PROBLÈMES À RÉSOUDRE
A. D'après le texte source, combien de tonnes de pommes de terre la Colombie-Britannique produit-elle environ chaque année ?
B. Recopiez tel quel le passage du texte source qui va de « Pour faire le » jusqu'à « attrapons une pneumonie. ».

TEXTE SOURCE
########################################
Pour faire le meilleur usage des terres disponibles, il est important de pouvoir y cultiver des denrées ayant une valeur relativement élevée, et la production horticole est l'une des rares possibilités pour nous. En plus d'être rentable, il se trouve que cette utilisation du sol est également relativement peu nuisible à l'environnement, ce qui est aussi un aspect très important dans une région où l'on doit côtoyer des secteurs densément urbanisés.

Voici où cela commence à devenir crucial. Je l'ai dit, notre industrie est petite, mais importante localement; toutefois, dans le contexte du secteur horticole de la région du Nord-Ouest pacifique des États-Unis, c'est un nain qui côtoie un géant. Quand le géant éternue, nous attrapons une pneumonie.

La région du Nord-Ouest Pacifique est probablement le plus important producteur horticole du monde entier. Juste pour vous donner une idée, dans le cas des pommes de terre, l'État de Washington produit environ 4,5 millions de tonnes de pommes de terre par an. En Colombie-Britannique, nous en produisons environ 60 000 tonnes. Pour les pommes Delicious, l'État de Washington en produit environ 98 millions de boisseaux. En Colombie-Britannique, nous en produisons 5,3 millions. Voilà à qui nous avons affaire. Certains producteurs de l'État de Washington produisent probablement autant que notre industrie toute entière. Il suffit de peu de choses de leur part pour causer un bouleversement total dans notre secteur.
########################################
LIGNES FOURNIES
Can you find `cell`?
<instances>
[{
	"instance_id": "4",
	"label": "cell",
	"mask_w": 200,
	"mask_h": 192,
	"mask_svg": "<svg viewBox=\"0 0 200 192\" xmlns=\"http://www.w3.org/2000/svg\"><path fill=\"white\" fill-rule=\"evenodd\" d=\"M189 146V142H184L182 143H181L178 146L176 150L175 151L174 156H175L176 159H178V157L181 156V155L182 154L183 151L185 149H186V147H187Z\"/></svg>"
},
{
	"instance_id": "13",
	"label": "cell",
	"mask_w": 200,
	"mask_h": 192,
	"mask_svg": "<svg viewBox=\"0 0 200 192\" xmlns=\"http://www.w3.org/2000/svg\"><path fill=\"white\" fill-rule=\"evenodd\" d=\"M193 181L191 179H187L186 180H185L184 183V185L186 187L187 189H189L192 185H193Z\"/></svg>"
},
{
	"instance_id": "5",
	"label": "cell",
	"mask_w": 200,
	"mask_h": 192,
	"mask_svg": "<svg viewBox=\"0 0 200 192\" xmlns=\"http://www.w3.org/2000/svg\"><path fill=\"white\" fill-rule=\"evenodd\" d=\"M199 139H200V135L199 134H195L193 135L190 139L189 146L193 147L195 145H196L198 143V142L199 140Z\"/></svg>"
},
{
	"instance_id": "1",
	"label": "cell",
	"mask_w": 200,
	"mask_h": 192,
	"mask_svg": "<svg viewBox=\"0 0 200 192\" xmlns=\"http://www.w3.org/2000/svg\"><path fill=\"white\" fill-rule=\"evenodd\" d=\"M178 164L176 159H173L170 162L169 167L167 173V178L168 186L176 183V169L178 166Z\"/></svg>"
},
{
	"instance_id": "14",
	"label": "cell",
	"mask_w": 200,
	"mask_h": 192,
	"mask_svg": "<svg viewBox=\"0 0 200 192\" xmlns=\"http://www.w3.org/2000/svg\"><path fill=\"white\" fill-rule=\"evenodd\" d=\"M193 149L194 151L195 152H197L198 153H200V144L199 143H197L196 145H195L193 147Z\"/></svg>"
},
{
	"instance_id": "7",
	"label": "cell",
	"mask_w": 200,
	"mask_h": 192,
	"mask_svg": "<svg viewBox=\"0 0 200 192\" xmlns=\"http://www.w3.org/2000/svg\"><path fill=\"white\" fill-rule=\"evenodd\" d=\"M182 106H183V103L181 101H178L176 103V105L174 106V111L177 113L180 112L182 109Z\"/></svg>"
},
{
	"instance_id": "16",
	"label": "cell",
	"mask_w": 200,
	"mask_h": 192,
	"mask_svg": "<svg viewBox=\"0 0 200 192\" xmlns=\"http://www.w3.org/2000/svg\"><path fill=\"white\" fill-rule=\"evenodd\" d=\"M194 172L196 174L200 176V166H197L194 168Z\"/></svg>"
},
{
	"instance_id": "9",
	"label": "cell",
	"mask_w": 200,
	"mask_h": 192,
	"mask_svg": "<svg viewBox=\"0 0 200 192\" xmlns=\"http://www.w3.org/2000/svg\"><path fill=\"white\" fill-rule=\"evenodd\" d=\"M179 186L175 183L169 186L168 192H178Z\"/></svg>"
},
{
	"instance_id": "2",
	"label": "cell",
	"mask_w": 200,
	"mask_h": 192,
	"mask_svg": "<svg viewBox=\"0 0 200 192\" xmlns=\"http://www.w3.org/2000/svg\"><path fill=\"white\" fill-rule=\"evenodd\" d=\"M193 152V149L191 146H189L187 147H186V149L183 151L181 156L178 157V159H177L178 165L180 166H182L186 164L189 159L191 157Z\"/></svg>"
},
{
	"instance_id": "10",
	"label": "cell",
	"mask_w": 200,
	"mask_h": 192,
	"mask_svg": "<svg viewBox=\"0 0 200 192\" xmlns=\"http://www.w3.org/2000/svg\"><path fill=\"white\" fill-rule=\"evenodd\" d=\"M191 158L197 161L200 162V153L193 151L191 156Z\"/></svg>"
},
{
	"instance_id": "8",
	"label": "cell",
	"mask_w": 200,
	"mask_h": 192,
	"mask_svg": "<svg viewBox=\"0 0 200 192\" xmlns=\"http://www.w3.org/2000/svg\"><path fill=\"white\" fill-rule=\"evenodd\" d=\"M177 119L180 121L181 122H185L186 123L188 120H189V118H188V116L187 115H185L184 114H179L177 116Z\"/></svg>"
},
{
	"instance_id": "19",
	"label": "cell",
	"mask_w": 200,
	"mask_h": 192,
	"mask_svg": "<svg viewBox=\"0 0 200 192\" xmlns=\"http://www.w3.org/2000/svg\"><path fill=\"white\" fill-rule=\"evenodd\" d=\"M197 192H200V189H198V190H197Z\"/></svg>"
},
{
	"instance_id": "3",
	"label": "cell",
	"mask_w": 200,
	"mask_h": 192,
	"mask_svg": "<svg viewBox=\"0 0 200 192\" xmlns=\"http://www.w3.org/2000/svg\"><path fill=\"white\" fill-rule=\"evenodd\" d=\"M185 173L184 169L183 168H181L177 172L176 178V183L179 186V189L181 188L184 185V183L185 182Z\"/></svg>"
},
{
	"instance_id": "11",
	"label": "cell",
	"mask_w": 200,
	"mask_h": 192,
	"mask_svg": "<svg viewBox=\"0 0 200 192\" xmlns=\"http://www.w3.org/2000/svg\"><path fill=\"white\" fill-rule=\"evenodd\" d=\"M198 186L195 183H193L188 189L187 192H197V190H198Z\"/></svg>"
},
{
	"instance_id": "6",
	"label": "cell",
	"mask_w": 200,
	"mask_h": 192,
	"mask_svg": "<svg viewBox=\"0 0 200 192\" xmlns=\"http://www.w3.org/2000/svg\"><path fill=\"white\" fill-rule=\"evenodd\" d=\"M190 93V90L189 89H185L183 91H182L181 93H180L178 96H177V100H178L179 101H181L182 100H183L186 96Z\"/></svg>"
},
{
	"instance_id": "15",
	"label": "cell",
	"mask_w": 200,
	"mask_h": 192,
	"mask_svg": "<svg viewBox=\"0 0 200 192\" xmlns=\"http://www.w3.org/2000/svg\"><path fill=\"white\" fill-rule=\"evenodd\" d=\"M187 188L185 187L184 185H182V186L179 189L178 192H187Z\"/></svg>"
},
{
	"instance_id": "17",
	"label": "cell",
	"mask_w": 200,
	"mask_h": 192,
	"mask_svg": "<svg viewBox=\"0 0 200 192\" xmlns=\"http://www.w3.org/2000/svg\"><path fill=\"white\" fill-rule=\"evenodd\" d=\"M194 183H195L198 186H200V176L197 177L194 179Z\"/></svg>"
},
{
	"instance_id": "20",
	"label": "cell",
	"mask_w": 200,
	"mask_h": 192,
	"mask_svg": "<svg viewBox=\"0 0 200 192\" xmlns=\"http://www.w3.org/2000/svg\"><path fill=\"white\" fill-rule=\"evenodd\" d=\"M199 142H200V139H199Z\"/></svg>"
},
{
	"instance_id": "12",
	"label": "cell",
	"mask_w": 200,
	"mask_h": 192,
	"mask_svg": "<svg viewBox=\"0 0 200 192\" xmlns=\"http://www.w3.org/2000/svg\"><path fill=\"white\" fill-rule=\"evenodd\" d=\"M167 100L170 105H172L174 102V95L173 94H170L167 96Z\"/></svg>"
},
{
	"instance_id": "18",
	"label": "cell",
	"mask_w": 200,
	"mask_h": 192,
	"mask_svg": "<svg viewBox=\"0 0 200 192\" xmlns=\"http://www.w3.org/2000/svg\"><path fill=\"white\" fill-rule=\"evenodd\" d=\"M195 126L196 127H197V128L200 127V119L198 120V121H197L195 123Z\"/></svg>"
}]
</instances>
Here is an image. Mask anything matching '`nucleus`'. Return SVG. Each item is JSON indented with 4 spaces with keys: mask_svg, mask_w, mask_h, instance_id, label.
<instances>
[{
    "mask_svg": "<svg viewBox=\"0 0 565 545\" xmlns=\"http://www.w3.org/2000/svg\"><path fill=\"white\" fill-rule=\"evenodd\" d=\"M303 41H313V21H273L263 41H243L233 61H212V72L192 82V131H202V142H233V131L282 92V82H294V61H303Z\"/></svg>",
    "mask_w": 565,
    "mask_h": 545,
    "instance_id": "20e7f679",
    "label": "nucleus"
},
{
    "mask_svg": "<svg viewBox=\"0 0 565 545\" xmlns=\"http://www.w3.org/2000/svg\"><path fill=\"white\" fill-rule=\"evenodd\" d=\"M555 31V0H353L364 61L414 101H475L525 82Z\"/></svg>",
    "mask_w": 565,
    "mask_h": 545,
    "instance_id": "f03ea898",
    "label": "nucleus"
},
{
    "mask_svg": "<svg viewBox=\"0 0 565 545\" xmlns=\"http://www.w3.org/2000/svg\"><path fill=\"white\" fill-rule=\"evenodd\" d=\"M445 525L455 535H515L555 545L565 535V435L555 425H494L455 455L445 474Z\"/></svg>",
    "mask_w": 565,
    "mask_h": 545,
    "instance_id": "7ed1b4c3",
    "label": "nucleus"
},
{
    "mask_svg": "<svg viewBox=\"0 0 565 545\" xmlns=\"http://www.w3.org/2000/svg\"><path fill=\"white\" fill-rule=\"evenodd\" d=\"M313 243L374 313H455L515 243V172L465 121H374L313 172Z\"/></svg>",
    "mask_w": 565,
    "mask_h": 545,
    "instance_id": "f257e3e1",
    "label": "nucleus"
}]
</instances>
########################################
CORRIGÉ
A. Environ 60 000 tonnes.

B.
Pour faire le meilleur usage des terres disponibles, il est important de pouvoir y cultiver des denrées ayant une valeur relativement élevée, et la production horticole est l'une des rares possibilités pour nous. En plus d'être rentable, il se trouve que cette utilisation du sol est également relativement peu nuisible à l'environnement, ce qui est aussi un aspect très important dans une région où l'on doit côtoyer des secteurs densément urbanisés.

Voici où cela commence à devenir crucial. Je l'ai dit, notre industrie est petite, mais importante localement; toutefois, dans le contexte du secteur horticole de la région du Nord-Ouest pacifique des États-Unis, c'est un nain qui côtoie un géant. Quand le géant éternue, nous attrapons une pneumonie.